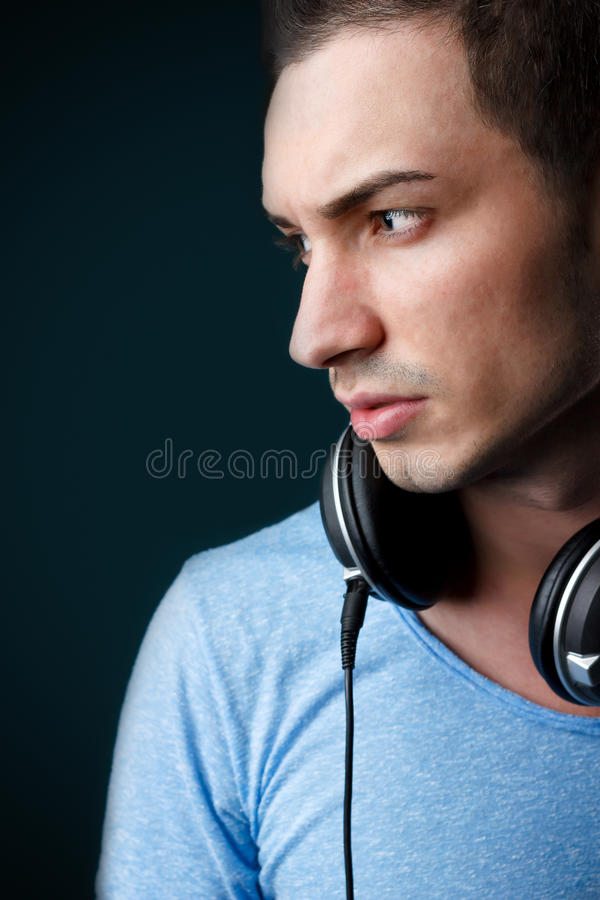 Portrait of attractive male deejay with headphones royalty free stock images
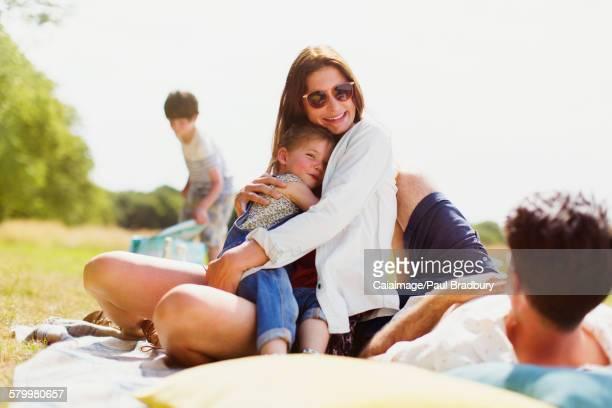 Family relaxing on blanket in sunny field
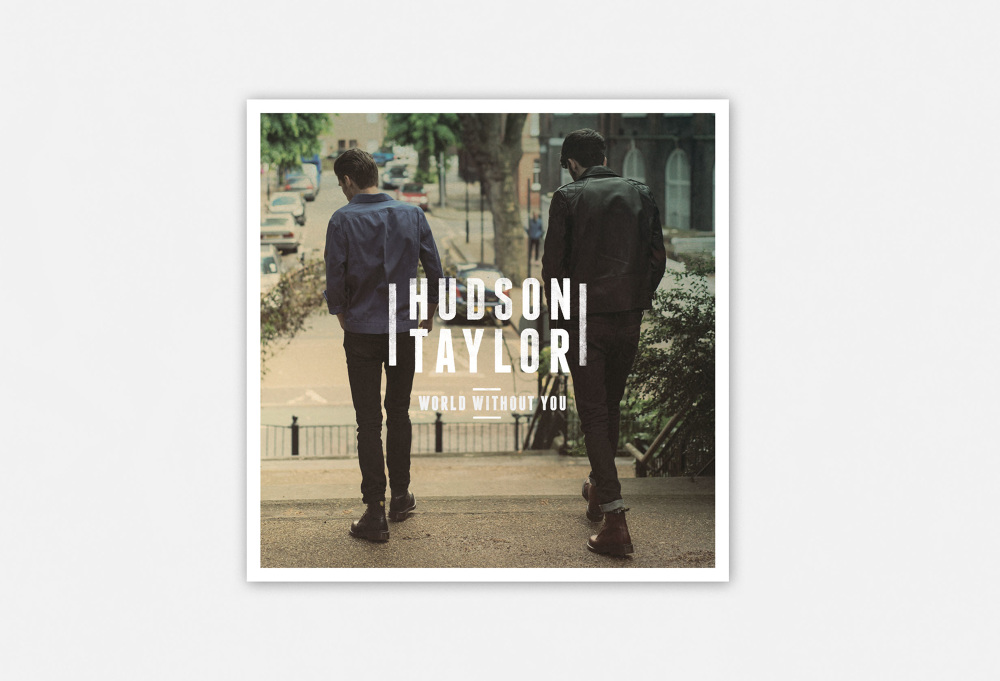 Two Men Descending Stairs In East London On Album Cover With White Logo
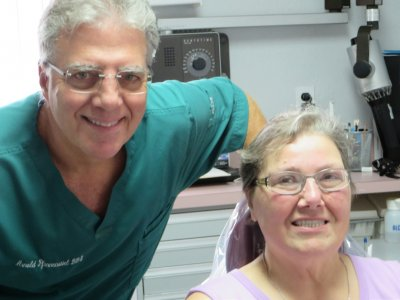 Older male dentist in green scrub and older woman patient in pink shirt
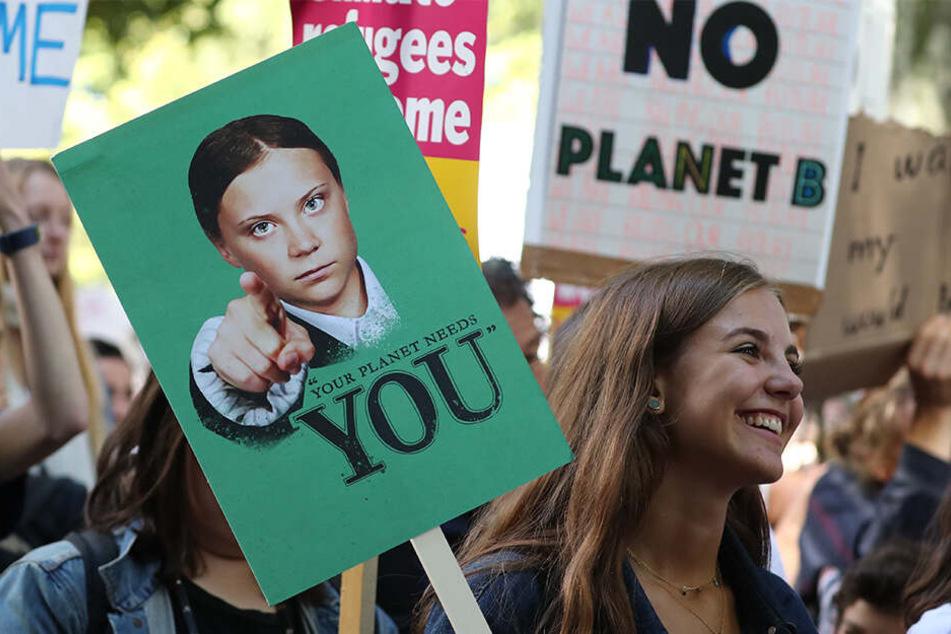 """Zahlreiche Menschen hören bei einer Demonstration den Sprechern des """"UK Student Climate Network"""" zu und marschieren mit Protestplakaten."""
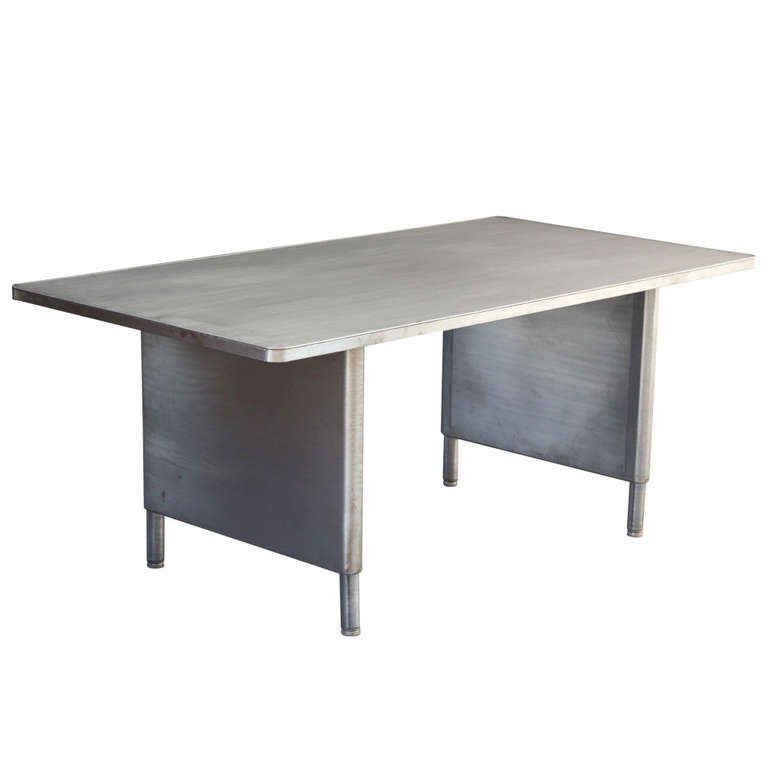 Long metal industrial table with adjustable legs at 1stdibs for Furniture work table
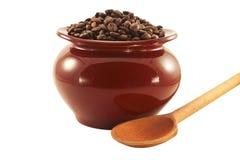 Chicchi di caffè in un vaso con un cucchiaio di legno Immagini Stock Libere da Diritti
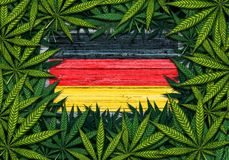 Germany Marijuana Symbol. Germany marijuana and German cannabis symbol with the flag on rustic wood with leaves as a border in a 3D illustration style Stock Images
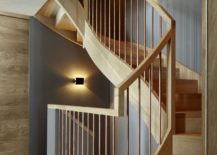 Sculptural staircase in oak with wooden handrail and copper railing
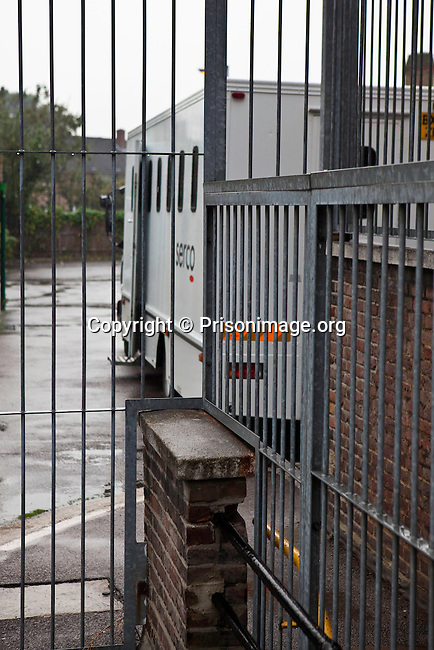 A prison van waiting outside a magistrate court to take prisoners back to prison after their court hearings.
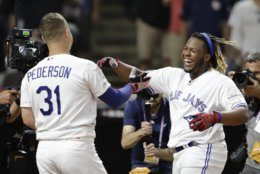 Vladimir Guerrero Jr., right, of theToronto Blue Jays, is congratulated by Joc Pederson, of the Los Angeles Dodgers, during the Major League Baseball Home Run Derby, Monday, July 8, 2019, in Cleveland. The MLB baseball All-Star Game will be played Tuesday. (AP Photo/Tony Dejak)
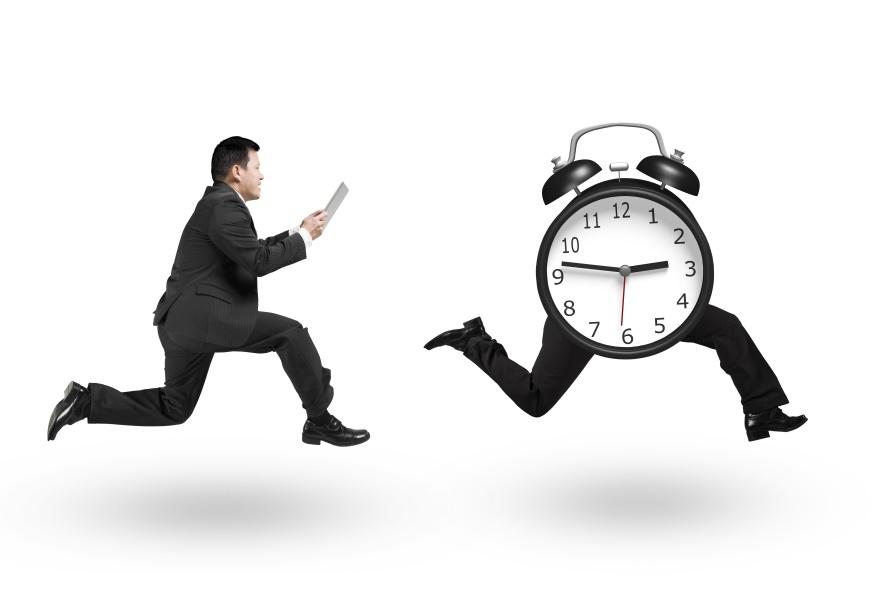 Man using tablet running after alarm clock of running legs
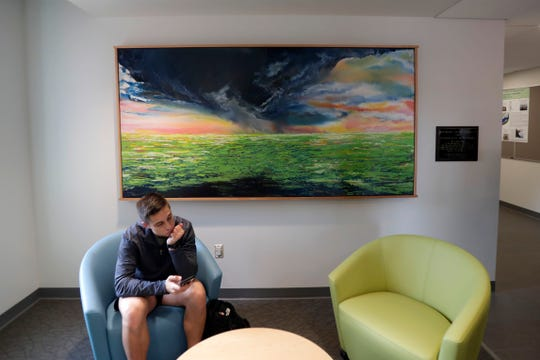 A painting by Gabrielle Lee hangs in an alcove within the new Earth, Ocean, Atmospheric Science Building at Florida State University.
++++++
WORK ORDER:
Write out every entry above exactly as it stands, minus the pictures.

OUTPUT FOR THIS TASK:
 Portrait of attractive male deejay with headphones royalty free stock images
 Family relaxing on blanket in sunny field
 Two Men Descending Stairs In East London On Album Cover With White Logo
 Older male dentist in green scrub and older woman patient in pink shirt
 """Zahlreiche Menschen hören bei einer Demonstration den Sprechern des """"UK Student Climate Network"""" zu und marschieren mit Protestplakaten."""
 Long metal industrial table with adjustable legs at 1stdibs for Furniture work table
 Chicchi di caffè in un vaso con un cucchiaio di legno Immagini Stock Libere da Diritti
 Germany Marijuana Symbol. Germany marijuana and German cannabis symbol with the flag on rustic wood with leaves as a border in a 3D illustration style Stock Images
 Sculptural staircase in oak with wooden handrail and copper railing
 A prison van waiting outside a magistrate court to take prisoners back to prison after their court hearings.
 Vladimir Guerrero Jr., right, of theToronto Blue Jays, is congratulated by Joc Pederson, of the Los Angeles Dodgers, during the Major League Baseball Home Run Derby, Monday, July 8, 2019, in Cleveland. The MLB baseball All-Star Game will be played Tuesday. (AP Photo/Tony Dejak)
 Man using tablet running after alarm clock of running legs
 A painting by Gabrielle Lee hangs in an alcove within the new Earth, Ocean, Atmospheric Science Building at Florida State University.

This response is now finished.